Bulk surveillance — which is prohibited by the Constitution — is the acquisition of digital versions of telephone, email and text communications based not on suspicion or probable cause but rather on geography or customer status. As I have written before, one publicly available bulk surveillance warrant was for all Verizon customers in the United States; that’s 115 million people, many of whom have more than one phone and at least one computer. And it is surveillance of Americans, not foreigners as the Foreign Intelligence Surveillance Act contemplates.
How did this happen?
It happened in the dark. The NSA has persuaded the FISC, which meets in secret and only hears the government’s arguments, to permit it to spy on any American it wishes on the theory that all Americans know someone who knows someone else who knows someone who could have spoken to a foreign person working for a foreign government that could wish us ill.
This is the so-called judicial logic used to justify the search warrant on all of Verizon’s customers. This is what happens when judges hear only one side of a dispute and do so in secret.
The FISA amendments for which Mr. Nunes and other House members voted, which are likely to pass in the Senate, would purport to make bulk surveillance on all Americans lawful. At present, it is lawful only because the FISC has authorized it.
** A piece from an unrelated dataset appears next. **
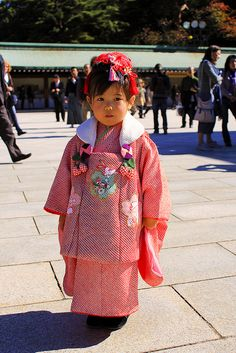 traditionaljapan:    Little girl in Kimono by Einharch on Flickr.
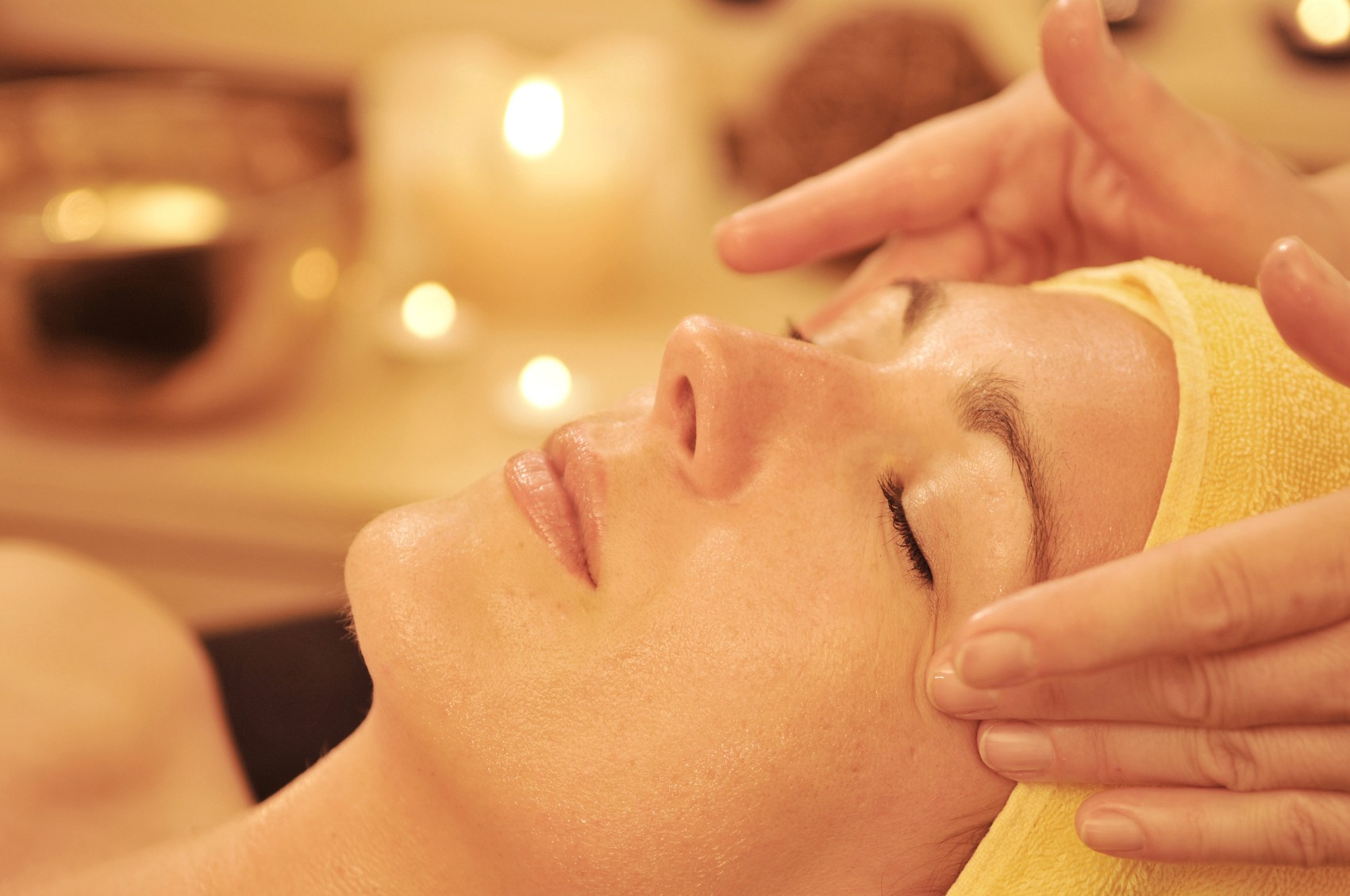 73% OFF, Rs 2500 only for Gold Facial + Gold Mask + Skin Polisher + Whitening Manicure + Whitening Pedicure + Hand & feet polisher + Neck and Shoulder Massage + Hand & Feet Massage + Threading (Eye Brow + Upper Lips) by Zen-Salon & Spa Commercial lane Q block, DHA, Lahore.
The FISA amendments would write this into federal legislation for the next six years.
And these amendments would permit the FBI and any American prosecutor or law enforcement agency — federal, state or local — to sweep into the NSA’s databases, ostensibly looking for evidence of crime. If this were to become law, there would no longer be any unmasking scandals, because the stored data contains the names of the participants in the communications and would be readily available for harassment, blackmail or political use.
It would also mean that the Fourth Amendment to the Constitution — which guarantees privacy in our persons, houses, papers and effects — would have been gutted by the very officeholders who swore an oath to preserve, protect and defend it.
Does the American public know this? Does the president?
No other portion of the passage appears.